Table 4-1 “Do I Know This Already?” Section-to-Question Mapping


The goal of self-assessment is to gauge your mastery of the topics in this chapter. If you do not know the answer to a question or are only partially sure of the answer, you should mark that question as wrong for purposes of the self-assessment. Giving yourself credit for an answer you correctly guess skews your self-assessment results and might provide you with a false sense of security.

1. Which two of the following plots are used to show the radiation pattern of an antenna?

a. A plane

b. E plane

c. XY plane

d. H plane

e. YZ-plane

2. Which one of the following is another name for the H plane radiation pattern?

a. Horizon plane

b. Azimuth plane

c. Heat map

d. Lateral plane

3. Which one of the following answers correctly identifies the antenna parameter that is measured at 3 dB below the strongest point on a radiation pattern plot?

a. Half life

b. Decay point

c. Cut off point

d. Beamwidth

e. Sensitivity

4. The orientation of an electromagnetic wave is best described by which one of the following?

a. Phase

b. Amplitude

c. Modulation

d. Polarization

e. Azimuth

5. A Cisco dipole antenna is mounted so that it points straight upward and has a radiation pattern that extends in all directions horizontally. Which one of the following best describes the antenna’s likely polarization?

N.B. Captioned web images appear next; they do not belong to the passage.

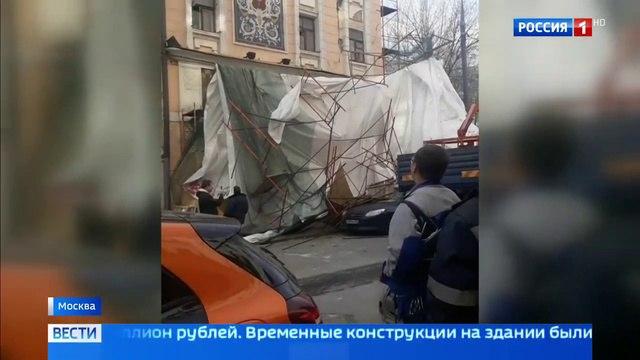 Вести-Москва • Обрушение лесов на Рождественке: конструкции были установлены незаконно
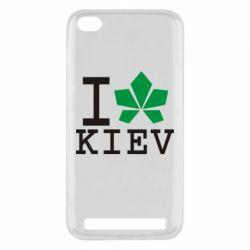 Чехол для Xiaomi Redmi 5a I love Kiev - с листиком - FatLine
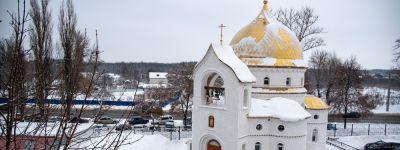 День милосердного отношения к заключённым провели в Белгородской митрополии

a. Horizontal polarization

b. Vertical polarization

c. Dual polarization

d. Elliptical polarization

6. Which one of the following antennas would probably have the greatest gain?

a. Patch

b. Dish

c. Yagi

d. Dipole

e. Integrated

7. An omnidirectional antenna usually has which of the following characteristics? (Choose two.)

a. Low gain

b. Small beamwidth

c. High gain

d. Zero gain

e. Large beamwidth

8. A standard indoor Cisco wireless access point is mounted on the ceiling and has antennas that are hidden inside the case. Which one of the following describes the antennas?

a. Patch antennas

b. Monopole antennas

c. Omnidirectional antennas

d. Isotropic antennas

9. A dipole antenna is connected to a transmitter. You would like to leverage the directional quality of the antenna. Based on the radiation pattern of the antenna, what would happen if you orient the antenna such that its cylindrical shape points directly at a distant receiver?

a. The receiver would pick up a stronger signal.

b. The receiver would pick up a weaker signal.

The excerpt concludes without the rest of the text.